Blue bonds work in a similar way to conventional bonds, with investors lending money to an issuer (whether a government or corporation) who agrees to pay interest annually for the term of the bond, in addition to paying back the capital when due. What differentiates a blue bond is that earnings are generated exclusively from investments originating in sustainable blue economy projects. Blue economy sectors include sustainable fishing, ecotourism, waste management and renewable marine energy. While blue bonds embrace economic activities linked to the ocean, they need to be constructed in such a way as to preserve the oceans’ biodiversity and avoid incentivising overdevelopment and the over exploitation of resources, for example in the fisheries sector.

Global gross marine product is equivalent to a Top 10 economy

The economic benefits of blue bonds are potentially significant. The world’s oceans have a ‘gross marine product’ or GMP (equivalent to a country’s gross domestic product or GDP) estimated at $2.5 trillion according to the WWF. This comprises direct outputs such as fishing and aquaculture, services such as tourism and shipping, as well as more specialised benefits such as carbon sequestration in the deep ocean and biotechnology. Despite not including offshore energy (oil, gas or wind) as these are not derived directly from the oceans, the oceans’ GMP positioned them in 2022 as a top 10 global economy. Environmentally, the benefits are equally impressive and vital. Oceans produce half the world’s oxygen, while absorbing 30% of man-made carbon dioxide emissions and more than 90% of the heat from rising atmospheric temperatures. According to the UN, every $1 invested in sustainable ocean solutions is estimated to return at least $5 including social, health, economic and health benefits.

Why the slow take up?

Up to the end of 2022, 26 blue bond transactions had been reported, with a total accumulated value of $5 billion. The first blue bond was a $15 million 10 year bond with a 6.5% coupon issued by the Seychelles, with the funds raised used to significantly expand the islands’ Marine Protection Areas. Others have included a SKr2 billion ($180 million) issue from Nordic Investment Bank and two more from Bank of China totalling $943 million. Yet set against the financing that needs to be invested in marine conservation, blue bond issuance, so far led by either by governments or development banks, has been thin, accounting for less than 0.5% of the sustainable debt market. Part of this slow take up and the consequent funding gap for maritime projects might be explained by the types of issuers. So far, they have tended to be poor nations, reliant on the oceans but vulnerable to weather extremes. Poor credit ratings for these countries can make them less attractive prospects for investing and so issuance by corporates has been relatively scarce. Further obstacles could be attributed to the relative novelty of this type of funding. Compared with the more developed market for green bonds, that for blue bonds suffers from a lack of expertise (either by issuers or investors) or of standardised definitions or metrics.
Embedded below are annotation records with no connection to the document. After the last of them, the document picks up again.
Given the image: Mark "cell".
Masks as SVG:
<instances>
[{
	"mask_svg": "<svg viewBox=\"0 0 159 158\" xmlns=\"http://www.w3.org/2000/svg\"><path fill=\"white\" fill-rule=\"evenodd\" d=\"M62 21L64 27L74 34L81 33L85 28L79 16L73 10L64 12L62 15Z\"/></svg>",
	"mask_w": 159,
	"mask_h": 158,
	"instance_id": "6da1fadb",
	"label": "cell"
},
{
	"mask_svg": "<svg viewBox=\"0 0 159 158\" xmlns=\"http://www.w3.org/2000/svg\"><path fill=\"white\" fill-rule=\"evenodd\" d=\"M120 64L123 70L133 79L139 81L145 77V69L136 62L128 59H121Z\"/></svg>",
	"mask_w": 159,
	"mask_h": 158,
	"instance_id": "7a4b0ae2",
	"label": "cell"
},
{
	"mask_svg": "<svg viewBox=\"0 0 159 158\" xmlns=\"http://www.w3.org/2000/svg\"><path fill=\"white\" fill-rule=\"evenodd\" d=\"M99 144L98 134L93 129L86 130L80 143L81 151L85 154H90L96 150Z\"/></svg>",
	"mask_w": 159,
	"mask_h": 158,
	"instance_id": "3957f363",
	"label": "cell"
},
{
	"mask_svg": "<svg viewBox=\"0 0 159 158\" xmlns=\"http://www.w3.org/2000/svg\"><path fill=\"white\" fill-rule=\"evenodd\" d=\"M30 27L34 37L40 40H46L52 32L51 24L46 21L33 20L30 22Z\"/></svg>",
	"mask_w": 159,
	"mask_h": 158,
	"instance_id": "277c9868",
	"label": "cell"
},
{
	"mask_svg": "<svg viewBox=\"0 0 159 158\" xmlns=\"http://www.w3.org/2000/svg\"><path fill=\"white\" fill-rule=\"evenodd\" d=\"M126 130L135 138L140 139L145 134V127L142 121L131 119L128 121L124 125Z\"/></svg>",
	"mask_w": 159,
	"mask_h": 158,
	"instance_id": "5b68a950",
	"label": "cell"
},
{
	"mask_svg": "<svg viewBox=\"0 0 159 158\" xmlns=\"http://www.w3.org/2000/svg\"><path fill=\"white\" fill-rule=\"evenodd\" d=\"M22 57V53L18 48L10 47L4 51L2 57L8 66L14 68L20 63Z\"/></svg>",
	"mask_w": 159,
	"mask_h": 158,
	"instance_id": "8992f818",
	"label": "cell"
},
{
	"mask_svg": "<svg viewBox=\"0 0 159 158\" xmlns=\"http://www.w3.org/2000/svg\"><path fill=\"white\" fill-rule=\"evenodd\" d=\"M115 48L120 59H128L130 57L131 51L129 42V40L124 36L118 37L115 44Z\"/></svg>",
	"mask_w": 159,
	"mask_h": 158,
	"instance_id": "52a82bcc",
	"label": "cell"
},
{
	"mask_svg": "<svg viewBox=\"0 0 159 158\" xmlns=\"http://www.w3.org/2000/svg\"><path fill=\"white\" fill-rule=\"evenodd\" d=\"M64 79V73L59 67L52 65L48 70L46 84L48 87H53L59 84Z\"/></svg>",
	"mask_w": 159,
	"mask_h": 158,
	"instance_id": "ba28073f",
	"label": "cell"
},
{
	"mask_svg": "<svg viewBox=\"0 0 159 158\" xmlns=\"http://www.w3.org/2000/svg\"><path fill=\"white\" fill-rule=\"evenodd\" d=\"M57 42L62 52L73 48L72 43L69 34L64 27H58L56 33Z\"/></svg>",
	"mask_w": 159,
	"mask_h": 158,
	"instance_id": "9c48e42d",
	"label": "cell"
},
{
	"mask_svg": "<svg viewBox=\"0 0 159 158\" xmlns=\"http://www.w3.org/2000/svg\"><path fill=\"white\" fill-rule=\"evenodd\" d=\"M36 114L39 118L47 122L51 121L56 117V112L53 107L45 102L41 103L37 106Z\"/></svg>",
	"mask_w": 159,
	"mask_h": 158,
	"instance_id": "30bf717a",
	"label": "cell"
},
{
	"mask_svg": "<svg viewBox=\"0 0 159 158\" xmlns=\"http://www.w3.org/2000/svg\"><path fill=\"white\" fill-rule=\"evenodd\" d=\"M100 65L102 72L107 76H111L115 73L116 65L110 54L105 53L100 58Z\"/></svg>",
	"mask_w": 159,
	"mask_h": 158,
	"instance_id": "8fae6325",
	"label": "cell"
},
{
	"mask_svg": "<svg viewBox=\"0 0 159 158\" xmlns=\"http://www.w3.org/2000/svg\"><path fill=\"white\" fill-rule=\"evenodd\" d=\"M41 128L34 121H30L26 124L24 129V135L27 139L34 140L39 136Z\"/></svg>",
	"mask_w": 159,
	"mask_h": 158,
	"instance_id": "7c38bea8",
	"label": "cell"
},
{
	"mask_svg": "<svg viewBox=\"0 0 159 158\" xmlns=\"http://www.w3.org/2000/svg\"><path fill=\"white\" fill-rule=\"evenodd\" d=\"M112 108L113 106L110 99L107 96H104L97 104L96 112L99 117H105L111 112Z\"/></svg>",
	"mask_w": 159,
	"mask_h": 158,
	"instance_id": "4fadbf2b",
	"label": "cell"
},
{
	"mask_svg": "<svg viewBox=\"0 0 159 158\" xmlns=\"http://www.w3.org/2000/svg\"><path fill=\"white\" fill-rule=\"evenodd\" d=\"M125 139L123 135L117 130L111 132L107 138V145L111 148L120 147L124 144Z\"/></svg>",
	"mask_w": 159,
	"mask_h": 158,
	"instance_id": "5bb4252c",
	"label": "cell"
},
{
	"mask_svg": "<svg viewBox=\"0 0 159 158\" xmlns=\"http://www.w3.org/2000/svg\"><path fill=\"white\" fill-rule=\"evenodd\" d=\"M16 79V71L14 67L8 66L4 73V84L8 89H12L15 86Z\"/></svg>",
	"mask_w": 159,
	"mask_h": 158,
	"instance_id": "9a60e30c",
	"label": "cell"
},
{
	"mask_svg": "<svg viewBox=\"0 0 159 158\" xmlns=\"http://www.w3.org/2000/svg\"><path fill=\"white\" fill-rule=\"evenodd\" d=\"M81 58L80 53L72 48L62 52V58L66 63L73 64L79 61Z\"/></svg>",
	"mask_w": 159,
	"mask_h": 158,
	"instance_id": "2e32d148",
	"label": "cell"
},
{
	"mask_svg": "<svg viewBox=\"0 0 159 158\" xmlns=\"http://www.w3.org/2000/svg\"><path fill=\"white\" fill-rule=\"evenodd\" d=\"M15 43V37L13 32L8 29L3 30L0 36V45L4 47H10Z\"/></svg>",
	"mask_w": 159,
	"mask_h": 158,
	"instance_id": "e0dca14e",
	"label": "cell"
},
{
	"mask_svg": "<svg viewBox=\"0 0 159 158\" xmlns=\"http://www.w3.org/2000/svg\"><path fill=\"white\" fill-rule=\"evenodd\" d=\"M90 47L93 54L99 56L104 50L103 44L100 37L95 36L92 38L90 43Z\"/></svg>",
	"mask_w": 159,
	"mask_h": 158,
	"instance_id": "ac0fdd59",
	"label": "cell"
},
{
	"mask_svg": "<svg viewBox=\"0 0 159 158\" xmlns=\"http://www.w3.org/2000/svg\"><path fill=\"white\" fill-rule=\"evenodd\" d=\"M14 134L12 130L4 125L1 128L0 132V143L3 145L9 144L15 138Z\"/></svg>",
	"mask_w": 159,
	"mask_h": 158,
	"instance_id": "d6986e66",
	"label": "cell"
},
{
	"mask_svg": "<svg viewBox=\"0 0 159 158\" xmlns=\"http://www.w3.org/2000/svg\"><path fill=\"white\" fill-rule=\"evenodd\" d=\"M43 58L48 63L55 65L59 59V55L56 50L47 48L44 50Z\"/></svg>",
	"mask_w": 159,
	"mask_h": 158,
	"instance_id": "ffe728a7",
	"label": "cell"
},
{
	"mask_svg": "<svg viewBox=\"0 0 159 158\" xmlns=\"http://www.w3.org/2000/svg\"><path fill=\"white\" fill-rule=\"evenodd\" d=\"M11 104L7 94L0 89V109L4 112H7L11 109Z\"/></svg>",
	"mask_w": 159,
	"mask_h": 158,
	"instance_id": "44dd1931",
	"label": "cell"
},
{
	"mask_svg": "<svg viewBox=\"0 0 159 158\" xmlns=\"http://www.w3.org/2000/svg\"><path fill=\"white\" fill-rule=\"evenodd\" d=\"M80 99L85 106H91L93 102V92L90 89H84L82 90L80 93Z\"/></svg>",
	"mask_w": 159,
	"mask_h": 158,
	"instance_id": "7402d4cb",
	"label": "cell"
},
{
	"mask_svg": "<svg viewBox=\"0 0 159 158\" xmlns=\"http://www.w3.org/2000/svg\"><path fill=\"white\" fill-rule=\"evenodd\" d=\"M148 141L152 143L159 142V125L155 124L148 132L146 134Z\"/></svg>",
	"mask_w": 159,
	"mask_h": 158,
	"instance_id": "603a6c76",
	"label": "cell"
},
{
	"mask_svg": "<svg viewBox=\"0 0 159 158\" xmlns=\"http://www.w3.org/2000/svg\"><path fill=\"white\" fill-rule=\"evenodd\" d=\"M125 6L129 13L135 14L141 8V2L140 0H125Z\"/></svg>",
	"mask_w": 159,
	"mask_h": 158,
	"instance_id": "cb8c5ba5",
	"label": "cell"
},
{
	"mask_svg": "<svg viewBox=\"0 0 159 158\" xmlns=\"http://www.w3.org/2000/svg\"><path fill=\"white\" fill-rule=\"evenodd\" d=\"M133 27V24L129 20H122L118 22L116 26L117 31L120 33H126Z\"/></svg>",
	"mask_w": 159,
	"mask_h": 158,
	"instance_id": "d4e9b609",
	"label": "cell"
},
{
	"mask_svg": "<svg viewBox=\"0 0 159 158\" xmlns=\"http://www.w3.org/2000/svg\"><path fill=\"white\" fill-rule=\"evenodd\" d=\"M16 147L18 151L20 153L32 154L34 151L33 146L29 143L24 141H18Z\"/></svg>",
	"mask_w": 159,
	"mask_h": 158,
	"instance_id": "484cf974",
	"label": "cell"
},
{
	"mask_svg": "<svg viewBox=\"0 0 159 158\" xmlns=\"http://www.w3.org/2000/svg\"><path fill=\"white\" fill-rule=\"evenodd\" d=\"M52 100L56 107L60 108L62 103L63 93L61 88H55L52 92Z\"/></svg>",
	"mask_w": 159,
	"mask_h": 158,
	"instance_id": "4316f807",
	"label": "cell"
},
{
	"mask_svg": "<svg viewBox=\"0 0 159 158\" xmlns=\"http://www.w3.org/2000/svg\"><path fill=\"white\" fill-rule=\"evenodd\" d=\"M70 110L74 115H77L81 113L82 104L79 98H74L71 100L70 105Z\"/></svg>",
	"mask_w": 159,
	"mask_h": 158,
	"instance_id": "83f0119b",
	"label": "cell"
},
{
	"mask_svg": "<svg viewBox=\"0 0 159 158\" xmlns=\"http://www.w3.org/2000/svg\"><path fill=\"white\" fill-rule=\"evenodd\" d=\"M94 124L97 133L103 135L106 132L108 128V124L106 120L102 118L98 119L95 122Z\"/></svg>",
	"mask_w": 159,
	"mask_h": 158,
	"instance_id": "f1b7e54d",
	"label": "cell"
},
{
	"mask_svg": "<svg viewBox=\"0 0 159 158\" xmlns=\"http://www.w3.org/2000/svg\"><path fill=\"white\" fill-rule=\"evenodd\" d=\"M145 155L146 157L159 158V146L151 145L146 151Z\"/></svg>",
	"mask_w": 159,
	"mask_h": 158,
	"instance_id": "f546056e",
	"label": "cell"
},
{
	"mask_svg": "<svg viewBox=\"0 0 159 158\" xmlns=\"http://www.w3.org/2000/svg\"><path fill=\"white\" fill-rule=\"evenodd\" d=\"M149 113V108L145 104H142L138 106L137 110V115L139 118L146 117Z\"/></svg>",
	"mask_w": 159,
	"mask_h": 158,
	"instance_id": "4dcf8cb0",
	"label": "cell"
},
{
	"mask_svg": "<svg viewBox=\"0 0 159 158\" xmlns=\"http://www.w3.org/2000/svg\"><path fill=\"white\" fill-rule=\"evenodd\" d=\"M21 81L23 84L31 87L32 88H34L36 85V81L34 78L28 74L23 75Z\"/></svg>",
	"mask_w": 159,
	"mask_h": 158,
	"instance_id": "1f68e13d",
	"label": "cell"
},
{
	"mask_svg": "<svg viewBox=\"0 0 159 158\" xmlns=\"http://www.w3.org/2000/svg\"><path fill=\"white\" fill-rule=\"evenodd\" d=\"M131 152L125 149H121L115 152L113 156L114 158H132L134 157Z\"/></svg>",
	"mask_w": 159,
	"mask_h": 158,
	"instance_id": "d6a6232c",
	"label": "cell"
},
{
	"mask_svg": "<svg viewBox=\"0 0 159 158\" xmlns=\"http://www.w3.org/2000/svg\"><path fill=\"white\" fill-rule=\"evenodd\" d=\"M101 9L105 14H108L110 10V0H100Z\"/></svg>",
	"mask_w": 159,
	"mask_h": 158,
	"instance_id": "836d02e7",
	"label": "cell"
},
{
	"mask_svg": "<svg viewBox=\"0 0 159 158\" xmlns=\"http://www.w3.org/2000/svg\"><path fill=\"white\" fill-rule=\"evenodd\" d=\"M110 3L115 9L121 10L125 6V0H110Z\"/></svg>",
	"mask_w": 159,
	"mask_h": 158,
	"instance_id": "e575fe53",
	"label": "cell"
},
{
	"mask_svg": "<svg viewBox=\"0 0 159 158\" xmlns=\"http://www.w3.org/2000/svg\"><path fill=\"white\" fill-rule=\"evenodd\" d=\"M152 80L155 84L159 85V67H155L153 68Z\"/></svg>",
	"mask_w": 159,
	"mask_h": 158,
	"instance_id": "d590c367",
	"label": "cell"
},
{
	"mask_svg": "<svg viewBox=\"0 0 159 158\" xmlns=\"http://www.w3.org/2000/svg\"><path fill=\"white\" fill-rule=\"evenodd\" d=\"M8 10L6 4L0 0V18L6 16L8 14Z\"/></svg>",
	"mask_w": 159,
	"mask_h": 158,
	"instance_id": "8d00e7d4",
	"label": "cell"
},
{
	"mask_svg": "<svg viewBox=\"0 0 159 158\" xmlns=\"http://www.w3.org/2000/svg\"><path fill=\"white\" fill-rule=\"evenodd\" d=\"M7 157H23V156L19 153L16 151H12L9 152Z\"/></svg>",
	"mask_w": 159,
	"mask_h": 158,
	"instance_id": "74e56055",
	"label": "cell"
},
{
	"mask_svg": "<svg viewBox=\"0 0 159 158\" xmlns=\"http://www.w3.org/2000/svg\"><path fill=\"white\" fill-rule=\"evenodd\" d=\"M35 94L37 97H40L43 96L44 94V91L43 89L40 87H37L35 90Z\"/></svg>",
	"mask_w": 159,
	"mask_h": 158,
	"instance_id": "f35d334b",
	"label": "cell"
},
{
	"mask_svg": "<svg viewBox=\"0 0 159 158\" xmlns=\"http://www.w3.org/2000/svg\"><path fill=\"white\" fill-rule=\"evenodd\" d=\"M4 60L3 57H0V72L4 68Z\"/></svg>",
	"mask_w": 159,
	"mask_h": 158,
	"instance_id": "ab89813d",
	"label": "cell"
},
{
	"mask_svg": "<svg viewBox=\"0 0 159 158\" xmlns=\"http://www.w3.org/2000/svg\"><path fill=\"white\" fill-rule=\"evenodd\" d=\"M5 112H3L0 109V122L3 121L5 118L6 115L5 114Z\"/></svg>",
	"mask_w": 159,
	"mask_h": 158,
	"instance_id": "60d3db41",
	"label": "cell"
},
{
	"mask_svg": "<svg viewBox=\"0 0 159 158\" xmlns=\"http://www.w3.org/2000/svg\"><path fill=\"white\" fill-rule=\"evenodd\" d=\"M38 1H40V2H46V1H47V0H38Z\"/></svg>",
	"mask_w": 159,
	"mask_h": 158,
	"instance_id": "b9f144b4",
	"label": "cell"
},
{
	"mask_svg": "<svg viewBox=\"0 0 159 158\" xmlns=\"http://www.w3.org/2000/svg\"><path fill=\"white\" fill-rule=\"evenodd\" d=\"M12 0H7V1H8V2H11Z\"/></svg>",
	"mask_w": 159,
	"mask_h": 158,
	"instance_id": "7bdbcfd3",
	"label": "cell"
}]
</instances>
Many of the challenges facing the market for blue bonds are probably to be expected from a relatively new product. Variations were faced by green bonds just a few years ago, yet that market is now larger and of greater quality.

Roundel 1

Architas view

While blue bonds are focused on promoting ocean conservation, they will also need to provide sustainable business opportunities.  For the blue bond market to expand, issuers and the finance community need to agree on some definitions. A standardised explanation of what a ‘blue bond’ is and how it aligns with existing green bond principles will provide market transparency and credibility, while helping to minimise the opportunities for ‘bluewashing’.